Der EU-Gipfel zur Zukunft Europas ist am Freitagmittag (22.6.2007) in Brüssel in seine entscheidende Phase eingetreten. Bundeskanzlerin Angela Merkel unterrichtete als amtierende EU-Ratspräsidentin bei einem Mittagessen die anderen Staats- und Regierungschefs über ihre bilateralen Gespräche zur Schaffung einer neuen Rechtsgrundlage für die EU. Es gebe keine Katastrophenstimmung, hieß es aus der deutschen Delegation. Ein Problem nach dem anderen werde abgearbeitet. "Es braucht noch Zeit", verlautete zum weiteren Verlauf der Gespräche. Weiterhin wird mit einer Verständigung frühestens in der Nacht zum Samstag gerechnet.

Spekulationen, wonach Merkel dem polnischen Präsidenten Lech Kaczynski ein verspätetes Inkraft-Treten der neuen Regelungen im Jahr 2014 als Kompromiss angeboten habe, wurden zurückgewiesen. Zuvor hatte die polnische Seite vorgeschlagen, der Vertrag von Nizza solle bis zum Jahr 2020 gelten. EU-Parlamentspräsident Hans-Gert Pöttering wertete diesen Schritt der Polen zwar grundsätzlich als Bewegung. Das Jahr 2020 sei aber für das Parlament nicht akzeptabel.

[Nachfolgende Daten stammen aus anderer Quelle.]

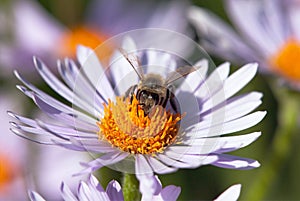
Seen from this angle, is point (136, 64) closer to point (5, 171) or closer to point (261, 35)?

Polen streiten über Verhandlungsstrategie

In der polnischen Delegation lagen die Nerven indes blank. Nach einem Streit über die Verhandlungsstrategie ließ Kaczynski seiner Außenministerin Anna Fotyga freie Hand, wie Diplomaten berichteten. Die Delegation aus Warschau legte bei Merkel nun alle Forderungen gleichzeitig auf den Tisch, nicht nur die Wünsche nach mehr Stimmengewicht. Polen setze nicht mehr auf Allianzen mit anderen Ländern etwa bei der Energiesicherheit. "Wir spielen das jetzt alleine", sagte ein Diplomat.

Merkel hatte am Vormittag nochmals mit Kaczynski gesprochen, der vor Beginn des Gipfels mit einem Veto wegen der geplanten neuen Ermittlung der Mehrheit in der EU gedroht hatte. Danach traf sie sich auch mit dem britischen Premierminister Tony Blair, der ebenfalls noch große Einwände gegen Teile des neuen EU-Grundlagenvertrags hat.

Keine Fortschritte in der Nacht

Symbolbild Quadratwurzel
Kaczynski liebt die Quadratwurzel

Bereits in der Nacht hatte sich Merkel mit dem polnischen Präsidenten Lech Kaczynski und dem litauischen Staatspräsidenten Valdas Adamkus getroffen. Auch Frankreichs Staatspräsident Nicolas Sarkozy wollte Kaczynski in der Nacht überzeugen, seine Widerstände gegen eine grundlegende Reform der EU-Verträge aufzugeben. "Es ist nichts entschieden", sagte der polnische EU-Botschafter am frühen Freitagmorgen. Es gebe Vorschläge, die den polnischen Forderungen entgegen kämen, aber nicht so günstig wie das von Polen vorgeschlagene Quadratwurzelsystem seien.

Am späten Donnerstagabend hatte sich Merkel zunächst verhalten optimistisch gezeigt, dass der Gipfel trotz der Widerstände aus Polen und Großbritannien erfolgreich abgeschlossen werden kann. Sie sah den Willen aller zur Einigung. "Wir müssen nun abwarten, ob sich das auch in Resultate überführt." Trotz des Widerstandes aus Polen und Großbritannien waren am ersten Verhandlungstag nach Einschätzung der deutschen Delegation bereits echte Fortschritte erzielt worden. Nach Beginn der Beratungen verlautete aus den Delegationen, dass die Bedenken der lange widerstrebenden Niederlande gegen das EU-Vertragswerk weitgehend ausgeräumt sind.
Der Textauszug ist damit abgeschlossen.